"""
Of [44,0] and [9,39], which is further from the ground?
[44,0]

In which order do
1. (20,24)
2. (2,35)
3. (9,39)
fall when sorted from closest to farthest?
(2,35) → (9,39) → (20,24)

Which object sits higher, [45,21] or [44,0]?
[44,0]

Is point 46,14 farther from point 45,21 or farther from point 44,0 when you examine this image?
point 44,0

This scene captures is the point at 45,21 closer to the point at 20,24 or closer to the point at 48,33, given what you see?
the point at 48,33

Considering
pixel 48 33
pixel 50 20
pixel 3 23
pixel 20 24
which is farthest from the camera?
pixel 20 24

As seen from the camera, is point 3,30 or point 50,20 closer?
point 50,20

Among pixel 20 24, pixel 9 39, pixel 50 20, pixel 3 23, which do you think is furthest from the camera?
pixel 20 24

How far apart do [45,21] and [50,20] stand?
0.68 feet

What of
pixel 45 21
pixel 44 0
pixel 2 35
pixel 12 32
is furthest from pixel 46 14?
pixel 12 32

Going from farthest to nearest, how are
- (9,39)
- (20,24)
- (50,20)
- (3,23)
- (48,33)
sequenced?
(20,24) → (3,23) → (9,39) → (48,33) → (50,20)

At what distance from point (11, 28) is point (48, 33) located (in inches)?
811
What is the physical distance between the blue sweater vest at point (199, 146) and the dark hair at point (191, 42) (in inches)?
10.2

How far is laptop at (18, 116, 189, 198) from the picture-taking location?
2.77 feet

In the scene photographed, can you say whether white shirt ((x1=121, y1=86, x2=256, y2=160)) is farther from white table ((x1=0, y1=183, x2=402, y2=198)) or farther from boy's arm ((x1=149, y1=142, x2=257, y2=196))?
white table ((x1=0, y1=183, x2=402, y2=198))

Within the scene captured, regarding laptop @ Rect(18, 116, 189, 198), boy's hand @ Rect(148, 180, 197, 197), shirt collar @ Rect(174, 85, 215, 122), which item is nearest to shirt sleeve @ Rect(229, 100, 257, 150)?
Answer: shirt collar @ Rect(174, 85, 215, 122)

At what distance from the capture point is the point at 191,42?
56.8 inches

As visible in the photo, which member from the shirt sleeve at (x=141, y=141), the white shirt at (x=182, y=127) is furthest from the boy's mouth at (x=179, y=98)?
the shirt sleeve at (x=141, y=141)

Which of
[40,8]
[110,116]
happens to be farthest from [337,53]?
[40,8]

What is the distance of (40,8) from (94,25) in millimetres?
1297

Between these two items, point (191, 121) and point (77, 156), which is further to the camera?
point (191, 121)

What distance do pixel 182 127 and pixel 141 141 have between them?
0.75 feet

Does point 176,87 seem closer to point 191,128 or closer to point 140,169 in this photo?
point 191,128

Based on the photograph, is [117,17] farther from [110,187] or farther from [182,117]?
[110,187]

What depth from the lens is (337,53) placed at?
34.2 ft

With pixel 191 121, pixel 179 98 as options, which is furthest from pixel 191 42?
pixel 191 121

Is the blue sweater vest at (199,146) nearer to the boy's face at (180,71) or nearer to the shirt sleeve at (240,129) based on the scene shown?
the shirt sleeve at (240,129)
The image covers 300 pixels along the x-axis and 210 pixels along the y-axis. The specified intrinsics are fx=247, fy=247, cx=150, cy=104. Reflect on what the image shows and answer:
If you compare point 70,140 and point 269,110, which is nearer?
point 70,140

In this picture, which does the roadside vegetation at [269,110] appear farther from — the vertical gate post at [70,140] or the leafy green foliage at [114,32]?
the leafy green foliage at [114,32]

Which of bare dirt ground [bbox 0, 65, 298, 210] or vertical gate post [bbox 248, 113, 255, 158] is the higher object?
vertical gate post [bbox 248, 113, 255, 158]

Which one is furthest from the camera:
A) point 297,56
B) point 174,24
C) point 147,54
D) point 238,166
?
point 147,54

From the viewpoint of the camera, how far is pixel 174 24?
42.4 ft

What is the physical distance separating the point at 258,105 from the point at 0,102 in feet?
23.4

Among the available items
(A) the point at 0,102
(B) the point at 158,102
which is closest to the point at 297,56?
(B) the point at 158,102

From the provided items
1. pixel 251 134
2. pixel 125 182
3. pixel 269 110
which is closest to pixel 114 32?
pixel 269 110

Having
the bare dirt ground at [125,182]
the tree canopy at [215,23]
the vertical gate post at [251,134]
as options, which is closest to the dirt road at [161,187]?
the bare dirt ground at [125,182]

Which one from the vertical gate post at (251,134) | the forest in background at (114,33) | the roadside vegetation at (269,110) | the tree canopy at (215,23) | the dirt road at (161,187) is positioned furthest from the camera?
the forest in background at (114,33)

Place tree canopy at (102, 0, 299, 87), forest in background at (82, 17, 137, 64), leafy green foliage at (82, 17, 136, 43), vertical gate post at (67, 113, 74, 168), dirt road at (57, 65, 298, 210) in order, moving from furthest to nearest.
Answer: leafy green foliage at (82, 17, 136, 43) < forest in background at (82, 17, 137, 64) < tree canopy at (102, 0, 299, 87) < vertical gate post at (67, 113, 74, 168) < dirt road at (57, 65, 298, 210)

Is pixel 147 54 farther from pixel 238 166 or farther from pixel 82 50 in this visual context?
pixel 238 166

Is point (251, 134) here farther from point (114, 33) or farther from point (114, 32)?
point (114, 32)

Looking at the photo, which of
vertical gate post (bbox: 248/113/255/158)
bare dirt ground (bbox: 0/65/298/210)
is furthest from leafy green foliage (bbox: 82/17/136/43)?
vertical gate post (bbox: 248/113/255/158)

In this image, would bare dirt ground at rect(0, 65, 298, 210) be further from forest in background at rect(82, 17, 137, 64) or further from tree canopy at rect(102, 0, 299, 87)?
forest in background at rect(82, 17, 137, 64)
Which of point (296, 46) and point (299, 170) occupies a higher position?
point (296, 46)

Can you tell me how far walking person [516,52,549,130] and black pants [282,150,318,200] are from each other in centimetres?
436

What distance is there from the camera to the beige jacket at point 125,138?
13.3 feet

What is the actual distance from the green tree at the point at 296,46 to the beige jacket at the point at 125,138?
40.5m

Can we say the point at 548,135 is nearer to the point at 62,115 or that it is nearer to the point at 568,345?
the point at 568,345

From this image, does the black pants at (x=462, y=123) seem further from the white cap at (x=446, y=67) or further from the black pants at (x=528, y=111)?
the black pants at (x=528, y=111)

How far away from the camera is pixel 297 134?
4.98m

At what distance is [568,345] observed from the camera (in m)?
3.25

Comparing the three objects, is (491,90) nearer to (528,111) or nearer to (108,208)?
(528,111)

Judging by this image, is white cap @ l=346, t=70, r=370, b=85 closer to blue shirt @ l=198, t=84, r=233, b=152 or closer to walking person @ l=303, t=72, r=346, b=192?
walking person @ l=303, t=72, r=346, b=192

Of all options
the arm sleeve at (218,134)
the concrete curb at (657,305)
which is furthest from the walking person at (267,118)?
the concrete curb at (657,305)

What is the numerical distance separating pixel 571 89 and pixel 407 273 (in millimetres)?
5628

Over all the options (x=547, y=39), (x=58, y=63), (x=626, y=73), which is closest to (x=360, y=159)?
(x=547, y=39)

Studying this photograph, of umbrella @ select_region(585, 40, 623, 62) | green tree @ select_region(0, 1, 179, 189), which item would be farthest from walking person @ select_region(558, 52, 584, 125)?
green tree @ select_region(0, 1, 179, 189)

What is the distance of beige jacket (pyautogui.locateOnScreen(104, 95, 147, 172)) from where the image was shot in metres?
"""
> [PROBLEM TO SOLVE]:
Copy out all of the entries above word for word, with nothing changed.

> [SOLUTION TO THE EXERCISE]:
Of [44,0] and [9,39], which is further from the ground?
[44,0]

In which order do
1. (20,24)
2. (2,35)
3. (9,39)
fall when sorted from closest to farthest?
(2,35) → (9,39) → (20,24)

Which object sits higher, [45,21] or [44,0]?
[44,0]

Is point 46,14 farther from point 45,21 or farther from point 44,0 when you examine this image?
point 44,0

This scene captures is the point at 45,21 closer to the point at 20,24 or closer to the point at 48,33, given what you see?
the point at 48,33

Considering
pixel 48 33
pixel 50 20
pixel 3 23
pixel 20 24
which is farthest from the camera?
pixel 20 24

As seen from the camera, is point 3,30 or point 50,20 closer?
point 50,20

Among pixel 20 24, pixel 9 39, pixel 50 20, pixel 3 23, which do you think is furthest from the camera?
pixel 20 24

How far apart do [45,21] and [50,20] stand?
0.68 feet

What of
pixel 45 21
pixel 44 0
pixel 2 35
pixel 12 32
is furthest from pixel 46 14?
pixel 12 32

Going from farthest to nearest, how are
- (9,39)
- (20,24)
- (50,20)
- (3,23)
- (48,33)
sequenced?
(20,24) → (3,23) → (9,39) → (48,33) → (50,20)

At what distance from point (11, 28) is point (48, 33) located (in inches)?
811
What is the physical distance between the blue sweater vest at point (199, 146) and the dark hair at point (191, 42) (in inches)?
10.2

How far is laptop at (18, 116, 189, 198) from the picture-taking location?
2.77 feet

In the scene photographed, can you say whether white shirt ((x1=121, y1=86, x2=256, y2=160)) is farther from white table ((x1=0, y1=183, x2=402, y2=198)) or farther from boy's arm ((x1=149, y1=142, x2=257, y2=196))?
white table ((x1=0, y1=183, x2=402, y2=198))

Within the scene captured, regarding laptop @ Rect(18, 116, 189, 198), boy's hand @ Rect(148, 180, 197, 197), shirt collar @ Rect(174, 85, 215, 122), which item is nearest to shirt sleeve @ Rect(229, 100, 257, 150)?
Answer: shirt collar @ Rect(174, 85, 215, 122)

At what distance from the capture point is the point at 191,42?
56.8 inches

As visible in the photo, which member from the shirt sleeve at (x=141, y=141), the white shirt at (x=182, y=127) is furthest from the boy's mouth at (x=179, y=98)?
the shirt sleeve at (x=141, y=141)

Which of
[40,8]
[110,116]
happens to be farthest from [337,53]?
[40,8]

What is the distance of (40,8) from (94,25) in millimetres?
1297

Between these two items, point (191, 121) and point (77, 156), which is further to the camera?
point (191, 121)

What distance do pixel 182 127 and pixel 141 141 have between them?
0.75 feet

Does point 176,87 seem closer to point 191,128 or closer to point 140,169 in this photo?
point 191,128

Based on the photograph, is [117,17] farther from [110,187] or farther from [182,117]?
[110,187]

What depth from the lens is (337,53) placed at?
34.2 ft

With pixel 191 121, pixel 179 98 as options, which is furthest from pixel 191 42?
pixel 191 121

Is the blue sweater vest at (199,146) nearer to the boy's face at (180,71) or nearer to the shirt sleeve at (240,129) based on the scene shown?
the shirt sleeve at (240,129)
The image covers 300 pixels along the x-axis and 210 pixels along the y-axis. The specified intrinsics are fx=247, fy=247, cx=150, cy=104. Reflect on what the image shows and answer:
If you compare point 70,140 and point 269,110, which is nearer?
point 70,140

In this picture, which does the roadside vegetation at [269,110] appear farther from — the vertical gate post at [70,140] or the leafy green foliage at [114,32]?
the leafy green foliage at [114,32]

Which of bare dirt ground [bbox 0, 65, 298, 210] or vertical gate post [bbox 248, 113, 255, 158] is the higher object?
vertical gate post [bbox 248, 113, 255, 158]

Which one is furthest from the camera:
A) point 297,56
B) point 174,24
C) point 147,54
D) point 238,166
?
point 147,54

From the viewpoint of the camera, how far is pixel 174 24?
42.4 ft

What is the physical distance separating the point at 258,105 from the point at 0,102 in feet?
23.4

Among the available items
(A) the point at 0,102
(B) the point at 158,102
which is closest to the point at 297,56?
(B) the point at 158,102

From the provided items
1. pixel 251 134
2. pixel 125 182
3. pixel 269 110
which is closest to pixel 114 32?
pixel 269 110

Having
the bare dirt ground at [125,182]
the tree canopy at [215,23]
the vertical gate post at [251,134]
as options, which is closest to the dirt road at [161,187]?
the bare dirt ground at [125,182]

Which one from the vertical gate post at (251,134) | the forest in background at (114,33) | the roadside vegetation at (269,110) | the tree canopy at (215,23) | the dirt road at (161,187) is positioned furthest from the camera?
the forest in background at (114,33)

Place tree canopy at (102, 0, 299, 87), forest in background at (82, 17, 137, 64), leafy green foliage at (82, 17, 136, 43), vertical gate post at (67, 113, 74, 168), dirt road at (57, 65, 298, 210) in order, moving from furthest to nearest.
Answer: leafy green foliage at (82, 17, 136, 43) < forest in background at (82, 17, 137, 64) < tree canopy at (102, 0, 299, 87) < vertical gate post at (67, 113, 74, 168) < dirt road at (57, 65, 298, 210)

Is pixel 147 54 farther from pixel 238 166 or farther from pixel 82 50 in this visual context?
pixel 238 166

Is point (251, 134) here farther from point (114, 33) or farther from point (114, 32)?
point (114, 32)

Looking at the photo, which of
vertical gate post (bbox: 248/113/255/158)
bare dirt ground (bbox: 0/65/298/210)
is furthest from leafy green foliage (bbox: 82/17/136/43)?
vertical gate post (bbox: 248/113/255/158)

In this image, would bare dirt ground at rect(0, 65, 298, 210) be further from forest in background at rect(82, 17, 137, 64) or further from tree canopy at rect(102, 0, 299, 87)?
forest in background at rect(82, 17, 137, 64)
Which of point (296, 46) and point (299, 170) occupies a higher position?
point (296, 46)

Can you tell me how far walking person [516,52,549,130] and black pants [282,150,318,200] are from each other in centimetres?
436

What distance is there from the camera to the beige jacket at point 125,138?
13.3 feet

What is the actual distance from the green tree at the point at 296,46 to the beige jacket at the point at 125,138?
40.5m

Can we say the point at 548,135 is nearer to the point at 62,115 or that it is nearer to the point at 568,345?
the point at 568,345

From this image, does the black pants at (x=462, y=123) seem further from the white cap at (x=446, y=67) or further from the black pants at (x=528, y=111)?
the black pants at (x=528, y=111)

How far away from the camera is pixel 297 134?
4.98m

At what distance is [568,345] observed from the camera (in m)?
3.25

Comparing the three objects, is (491,90) nearer to (528,111) or nearer to (108,208)?
(528,111)

Judging by this image, is white cap @ l=346, t=70, r=370, b=85 closer to blue shirt @ l=198, t=84, r=233, b=152 or closer to walking person @ l=303, t=72, r=346, b=192?
walking person @ l=303, t=72, r=346, b=192

Of all options
the arm sleeve at (218,134)
the concrete curb at (657,305)
which is furthest from the walking person at (267,118)?
the concrete curb at (657,305)

What is the numerical distance separating pixel 571 89 and pixel 407 273 (in millimetres)?
5628

Over all the options (x=547, y=39), (x=58, y=63), (x=626, y=73), which is closest to (x=360, y=159)?
(x=547, y=39)

Studying this photograph, of umbrella @ select_region(585, 40, 623, 62) | green tree @ select_region(0, 1, 179, 189), which item would be farthest from walking person @ select_region(558, 52, 584, 125)?
green tree @ select_region(0, 1, 179, 189)

What is the distance of beige jacket (pyautogui.locateOnScreen(104, 95, 147, 172)) from where the image was shot in metres?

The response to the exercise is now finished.